No one can see inside of me, no matter how hard I try. My intention is seemingly never clear toward the naked eye. For only I know for sure, what I truly feel inside. Yet words and emotions cannot express the reason why I hide.
"I understand. I can relate. I can get the blues too. But I cannot seem to fathom why you act the way you do."
I can only speak in metaphors as these feelings are otherworldly. It's like my soul is locked up for the duration of my longevity. The moments that may seem awkward are when my soul wriggles free. Attempting to make up for time lost to express many facets of me.
"I can see the problem yet the solution is clear. Just let your soul free! There's nothing to fear."
Fear is not even half of it, there's more to it than this. If I were to just let go, there would be a sense of remiss. No matter what I do to help myself, it seems it's never enough. To try and make sense of darkness can be considered quite tough.
"You can't be serious! I don't understand, it's boggling to my mind. It's as if you don't want the help and would rather stay confined."

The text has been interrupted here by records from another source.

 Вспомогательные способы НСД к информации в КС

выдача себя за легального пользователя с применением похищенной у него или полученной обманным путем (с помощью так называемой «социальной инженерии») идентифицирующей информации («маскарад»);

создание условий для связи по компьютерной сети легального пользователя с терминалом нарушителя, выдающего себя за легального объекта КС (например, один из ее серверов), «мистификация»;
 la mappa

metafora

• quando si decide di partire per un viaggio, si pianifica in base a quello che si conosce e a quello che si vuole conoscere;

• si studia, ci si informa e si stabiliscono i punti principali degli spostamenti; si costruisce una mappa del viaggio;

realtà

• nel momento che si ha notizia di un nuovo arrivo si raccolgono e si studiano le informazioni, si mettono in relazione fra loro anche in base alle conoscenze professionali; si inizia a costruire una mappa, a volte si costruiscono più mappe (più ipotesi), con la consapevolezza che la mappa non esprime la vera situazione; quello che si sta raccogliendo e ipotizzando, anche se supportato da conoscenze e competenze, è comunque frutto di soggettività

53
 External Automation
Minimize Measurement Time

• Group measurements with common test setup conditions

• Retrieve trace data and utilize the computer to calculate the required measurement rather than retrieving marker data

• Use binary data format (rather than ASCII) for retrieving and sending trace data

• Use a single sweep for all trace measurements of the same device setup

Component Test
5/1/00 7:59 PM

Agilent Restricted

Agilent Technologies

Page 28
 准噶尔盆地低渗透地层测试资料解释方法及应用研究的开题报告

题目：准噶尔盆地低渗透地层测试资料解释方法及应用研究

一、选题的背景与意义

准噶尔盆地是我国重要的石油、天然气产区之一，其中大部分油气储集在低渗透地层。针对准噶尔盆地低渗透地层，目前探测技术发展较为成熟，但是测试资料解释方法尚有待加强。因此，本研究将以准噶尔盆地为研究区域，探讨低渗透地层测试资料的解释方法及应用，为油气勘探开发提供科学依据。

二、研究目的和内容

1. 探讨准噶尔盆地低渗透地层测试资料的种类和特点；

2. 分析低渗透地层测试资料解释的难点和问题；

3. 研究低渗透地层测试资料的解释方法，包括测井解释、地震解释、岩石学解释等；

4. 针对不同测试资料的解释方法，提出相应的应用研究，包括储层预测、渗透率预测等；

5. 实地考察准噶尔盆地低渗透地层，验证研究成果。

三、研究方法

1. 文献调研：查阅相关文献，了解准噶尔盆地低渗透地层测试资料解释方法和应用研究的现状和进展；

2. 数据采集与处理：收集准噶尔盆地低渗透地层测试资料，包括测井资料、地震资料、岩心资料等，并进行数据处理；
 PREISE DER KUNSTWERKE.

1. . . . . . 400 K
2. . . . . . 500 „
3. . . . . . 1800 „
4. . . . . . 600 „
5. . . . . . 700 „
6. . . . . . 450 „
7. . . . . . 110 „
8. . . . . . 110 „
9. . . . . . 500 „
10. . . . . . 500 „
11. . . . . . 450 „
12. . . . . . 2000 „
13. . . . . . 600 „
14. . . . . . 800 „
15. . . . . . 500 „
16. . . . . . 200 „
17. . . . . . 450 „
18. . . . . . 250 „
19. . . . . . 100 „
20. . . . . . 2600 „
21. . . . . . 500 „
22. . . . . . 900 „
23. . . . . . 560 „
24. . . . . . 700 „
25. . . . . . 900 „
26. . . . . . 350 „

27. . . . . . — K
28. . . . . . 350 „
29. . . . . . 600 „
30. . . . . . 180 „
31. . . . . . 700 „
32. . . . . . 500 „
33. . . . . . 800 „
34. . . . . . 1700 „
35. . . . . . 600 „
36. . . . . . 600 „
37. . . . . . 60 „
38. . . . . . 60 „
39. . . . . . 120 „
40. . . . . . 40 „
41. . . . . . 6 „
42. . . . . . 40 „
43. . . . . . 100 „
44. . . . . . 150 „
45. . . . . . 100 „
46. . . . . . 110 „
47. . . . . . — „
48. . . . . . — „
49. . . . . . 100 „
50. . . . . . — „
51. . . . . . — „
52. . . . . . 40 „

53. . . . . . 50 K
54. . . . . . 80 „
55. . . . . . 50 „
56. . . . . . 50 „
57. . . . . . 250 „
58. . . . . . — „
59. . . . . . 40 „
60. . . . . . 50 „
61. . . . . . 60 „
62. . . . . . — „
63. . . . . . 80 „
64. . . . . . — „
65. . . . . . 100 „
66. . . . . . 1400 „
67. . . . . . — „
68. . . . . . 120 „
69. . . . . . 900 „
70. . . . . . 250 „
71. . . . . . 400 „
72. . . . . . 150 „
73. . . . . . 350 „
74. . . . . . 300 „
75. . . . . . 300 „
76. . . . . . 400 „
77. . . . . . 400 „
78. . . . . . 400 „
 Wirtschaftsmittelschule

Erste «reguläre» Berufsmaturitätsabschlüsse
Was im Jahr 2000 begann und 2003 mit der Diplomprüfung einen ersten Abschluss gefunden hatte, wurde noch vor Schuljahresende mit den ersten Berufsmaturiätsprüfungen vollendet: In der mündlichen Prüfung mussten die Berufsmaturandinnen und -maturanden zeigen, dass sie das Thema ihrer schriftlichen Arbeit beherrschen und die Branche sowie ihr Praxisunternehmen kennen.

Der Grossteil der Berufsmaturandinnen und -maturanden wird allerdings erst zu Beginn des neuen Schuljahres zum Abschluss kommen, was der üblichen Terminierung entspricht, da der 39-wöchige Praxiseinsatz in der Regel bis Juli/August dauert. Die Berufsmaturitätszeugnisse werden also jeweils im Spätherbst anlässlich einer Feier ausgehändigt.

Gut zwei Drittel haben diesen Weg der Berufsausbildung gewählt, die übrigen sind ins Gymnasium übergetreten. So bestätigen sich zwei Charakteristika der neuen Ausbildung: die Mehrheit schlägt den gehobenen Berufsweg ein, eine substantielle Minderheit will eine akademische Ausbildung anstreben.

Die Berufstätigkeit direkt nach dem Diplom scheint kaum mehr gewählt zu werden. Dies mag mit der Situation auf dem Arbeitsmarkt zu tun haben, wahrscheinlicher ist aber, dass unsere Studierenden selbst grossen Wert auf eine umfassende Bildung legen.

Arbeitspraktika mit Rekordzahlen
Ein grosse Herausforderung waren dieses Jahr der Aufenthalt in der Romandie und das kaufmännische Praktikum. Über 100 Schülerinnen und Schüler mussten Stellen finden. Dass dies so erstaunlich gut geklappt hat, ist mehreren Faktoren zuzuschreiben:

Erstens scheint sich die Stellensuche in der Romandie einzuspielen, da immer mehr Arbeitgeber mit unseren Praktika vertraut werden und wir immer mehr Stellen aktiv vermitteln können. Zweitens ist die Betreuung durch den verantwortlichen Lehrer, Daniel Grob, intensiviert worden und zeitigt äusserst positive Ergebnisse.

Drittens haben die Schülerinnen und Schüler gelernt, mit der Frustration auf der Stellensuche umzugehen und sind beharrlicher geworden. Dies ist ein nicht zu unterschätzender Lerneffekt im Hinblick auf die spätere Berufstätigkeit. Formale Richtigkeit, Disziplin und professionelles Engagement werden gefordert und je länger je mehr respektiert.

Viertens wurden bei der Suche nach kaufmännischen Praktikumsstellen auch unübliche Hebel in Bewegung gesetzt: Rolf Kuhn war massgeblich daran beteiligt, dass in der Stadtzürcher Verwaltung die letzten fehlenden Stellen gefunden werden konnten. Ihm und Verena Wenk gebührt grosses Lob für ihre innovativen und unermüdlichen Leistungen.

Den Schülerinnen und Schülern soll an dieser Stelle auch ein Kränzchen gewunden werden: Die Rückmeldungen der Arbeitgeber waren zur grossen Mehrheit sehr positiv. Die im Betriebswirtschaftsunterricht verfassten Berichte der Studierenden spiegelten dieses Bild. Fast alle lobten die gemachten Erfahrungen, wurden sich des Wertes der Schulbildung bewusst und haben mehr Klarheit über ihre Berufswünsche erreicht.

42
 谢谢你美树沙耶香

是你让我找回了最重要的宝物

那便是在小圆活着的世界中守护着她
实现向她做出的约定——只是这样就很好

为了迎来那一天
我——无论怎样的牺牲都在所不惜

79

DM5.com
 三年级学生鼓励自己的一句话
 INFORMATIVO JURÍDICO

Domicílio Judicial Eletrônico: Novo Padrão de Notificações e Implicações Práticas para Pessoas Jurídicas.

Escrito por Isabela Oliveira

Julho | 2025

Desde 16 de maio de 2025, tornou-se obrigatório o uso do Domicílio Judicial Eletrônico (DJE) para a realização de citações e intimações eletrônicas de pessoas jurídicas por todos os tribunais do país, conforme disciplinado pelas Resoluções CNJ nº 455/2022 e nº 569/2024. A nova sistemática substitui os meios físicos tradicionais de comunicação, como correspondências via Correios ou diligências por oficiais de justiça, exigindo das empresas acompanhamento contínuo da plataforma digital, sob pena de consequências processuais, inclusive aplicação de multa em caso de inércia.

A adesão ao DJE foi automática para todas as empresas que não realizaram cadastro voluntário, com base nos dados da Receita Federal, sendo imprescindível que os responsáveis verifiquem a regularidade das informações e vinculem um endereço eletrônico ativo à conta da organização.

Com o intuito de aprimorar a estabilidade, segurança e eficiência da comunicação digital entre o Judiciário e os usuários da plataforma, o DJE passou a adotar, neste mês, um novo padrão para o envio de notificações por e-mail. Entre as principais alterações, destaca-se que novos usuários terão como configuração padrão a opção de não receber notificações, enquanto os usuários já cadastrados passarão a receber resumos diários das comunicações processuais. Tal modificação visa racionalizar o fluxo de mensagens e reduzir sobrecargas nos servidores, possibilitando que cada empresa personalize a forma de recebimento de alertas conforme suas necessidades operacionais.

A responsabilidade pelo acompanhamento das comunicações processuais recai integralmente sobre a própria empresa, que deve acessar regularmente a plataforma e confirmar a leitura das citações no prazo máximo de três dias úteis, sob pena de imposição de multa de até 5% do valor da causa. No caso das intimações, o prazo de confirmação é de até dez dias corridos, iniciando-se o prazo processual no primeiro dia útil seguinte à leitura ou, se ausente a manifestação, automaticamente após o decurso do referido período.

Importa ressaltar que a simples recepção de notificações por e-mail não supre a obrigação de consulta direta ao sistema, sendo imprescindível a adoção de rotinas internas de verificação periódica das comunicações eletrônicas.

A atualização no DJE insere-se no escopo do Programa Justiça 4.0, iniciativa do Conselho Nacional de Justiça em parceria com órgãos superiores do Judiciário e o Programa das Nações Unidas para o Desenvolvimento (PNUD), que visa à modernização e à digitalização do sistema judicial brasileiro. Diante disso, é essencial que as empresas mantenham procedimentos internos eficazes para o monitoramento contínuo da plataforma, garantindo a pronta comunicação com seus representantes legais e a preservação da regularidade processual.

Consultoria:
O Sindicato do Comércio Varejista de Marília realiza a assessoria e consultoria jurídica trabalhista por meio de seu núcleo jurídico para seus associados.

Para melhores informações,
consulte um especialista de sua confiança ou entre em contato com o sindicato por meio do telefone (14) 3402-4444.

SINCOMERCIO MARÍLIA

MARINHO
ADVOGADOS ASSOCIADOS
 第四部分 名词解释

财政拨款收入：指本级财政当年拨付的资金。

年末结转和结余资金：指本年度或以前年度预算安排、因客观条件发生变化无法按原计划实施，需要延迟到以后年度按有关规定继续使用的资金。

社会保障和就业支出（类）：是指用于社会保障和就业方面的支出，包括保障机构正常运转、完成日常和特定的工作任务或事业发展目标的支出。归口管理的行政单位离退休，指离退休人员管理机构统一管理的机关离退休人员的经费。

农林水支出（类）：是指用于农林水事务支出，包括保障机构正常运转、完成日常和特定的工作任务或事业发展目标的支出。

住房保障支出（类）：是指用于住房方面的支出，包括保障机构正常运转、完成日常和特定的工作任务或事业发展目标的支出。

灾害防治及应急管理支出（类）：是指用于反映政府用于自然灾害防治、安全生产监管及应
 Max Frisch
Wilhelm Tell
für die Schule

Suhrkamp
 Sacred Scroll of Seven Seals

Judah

No one can see inside of me, no matter how hard I try. My intention is seemingly never clear toward the naked eye. For only I know for sure, what I truly feel inside. Yet words and emotions cannot express the reason why I hide.
~ ~ ~ ~ ~
Posted: Aug 2015
About this poem:
This was a moment where I had people try to "help me" when I was down one day. But sometimes help is never exactly what it seems... These are the words that never had a chance to dance on my tongue in an attempt to paint the picture of my dismay.